O grupo criminoso apresentava joias falsas para obtenção de empréstimos, tendo causado prejuízo estimado em mais de R$ 800 mil; mandados foram cumpridos no DF e em Santa Catarina.
Por Redação, com ACS – de Brasília
A Polícia Federal deflagrou, nesta sexta-feira, a Operação Ouro de Tolo, com o objetivo de desarticular grupo criminoso envolvido em fraudes em contratos de penhor junto à Caixa Econômica Federal.

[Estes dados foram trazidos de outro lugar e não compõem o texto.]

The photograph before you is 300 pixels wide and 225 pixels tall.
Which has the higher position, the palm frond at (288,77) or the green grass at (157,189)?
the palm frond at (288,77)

A investigação teve início em outubro de 2025, a partir de comunicação da área de segurança da Caixa, que identificou indícios de fraude na apresentação de joias falsas utilizadas como garantia em contratos de penhor.
Com o avanço das apurações e com o apoio da instituição financeira, foram identificados 75 contratos de penhor realizados pelo grupo, todos com o mesmo modus operandi, em diversas agências do Distrito Federal (DF), com prejuízo estimado em mais de R$ 800 mil.
Nesta fase da operação, estão sendo cumpridos cinco mandados de busca e apreensão, sendo dois no DF e três na região de Florianópolis/SC. Também foi determinado o bloqueio de bens dos investigados até o limite de R$ 803.833,59.
De acordo com as investigações, os fraudadores utilizavam peças confeccionadas com outros metais, banhadas a ouro, com o objetivo de enganar os avaliadores da instituição financeira e de obter valores superiores nos contratos de penhor.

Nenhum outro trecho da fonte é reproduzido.